## [Short problem]
Reproduce the records verbatim, starting at the line that contains "What is the measured" and continuing through the last line of the records.

## [Dataset]

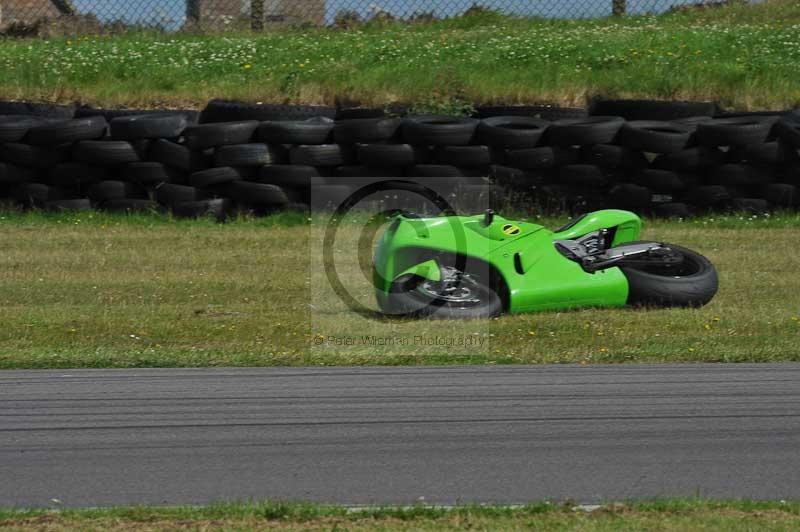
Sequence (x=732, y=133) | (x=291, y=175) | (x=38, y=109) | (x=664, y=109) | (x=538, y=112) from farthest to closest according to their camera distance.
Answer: (x=38, y=109), (x=538, y=112), (x=664, y=109), (x=291, y=175), (x=732, y=133)

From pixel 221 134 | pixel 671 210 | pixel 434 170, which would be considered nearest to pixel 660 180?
pixel 671 210

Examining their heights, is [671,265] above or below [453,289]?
above

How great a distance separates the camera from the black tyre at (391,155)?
37.6ft

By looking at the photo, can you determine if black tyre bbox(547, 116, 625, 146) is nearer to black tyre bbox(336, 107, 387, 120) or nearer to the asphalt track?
black tyre bbox(336, 107, 387, 120)

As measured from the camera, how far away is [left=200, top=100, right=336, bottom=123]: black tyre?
12102mm

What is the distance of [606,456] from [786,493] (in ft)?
2.53

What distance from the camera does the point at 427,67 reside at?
14.1 meters

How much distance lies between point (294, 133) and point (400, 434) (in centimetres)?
675

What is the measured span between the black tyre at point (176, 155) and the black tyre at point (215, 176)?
0.11m

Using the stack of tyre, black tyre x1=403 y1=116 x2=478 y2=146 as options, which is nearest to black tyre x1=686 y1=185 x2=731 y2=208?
the stack of tyre

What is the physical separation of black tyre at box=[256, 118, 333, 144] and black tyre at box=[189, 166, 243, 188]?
44cm

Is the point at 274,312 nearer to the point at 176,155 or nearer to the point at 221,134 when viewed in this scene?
the point at 221,134

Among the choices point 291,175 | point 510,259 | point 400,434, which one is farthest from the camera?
point 291,175

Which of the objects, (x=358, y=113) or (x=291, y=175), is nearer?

## [Answer]
What is the measured span between the black tyre at point (176, 155) and the black tyre at point (215, 176)?
0.11m

Using the stack of tyre, black tyre x1=403 y1=116 x2=478 y2=146 as options, which is nearest to black tyre x1=686 y1=185 x2=731 y2=208?
the stack of tyre

What is the physical separation of black tyre at box=[256, 118, 333, 144] and black tyre at box=[189, 166, 243, 188]?
44cm

Is the point at 274,312 nearer to the point at 176,155 or nearer to the point at 221,134 when viewed in this scene?
the point at 221,134

Among the choices point 291,175 | point 510,259 | point 400,434, which one is farthest from the camera?
point 291,175

Which of the objects, (x=358, y=113) or (x=291, y=175), is nearer?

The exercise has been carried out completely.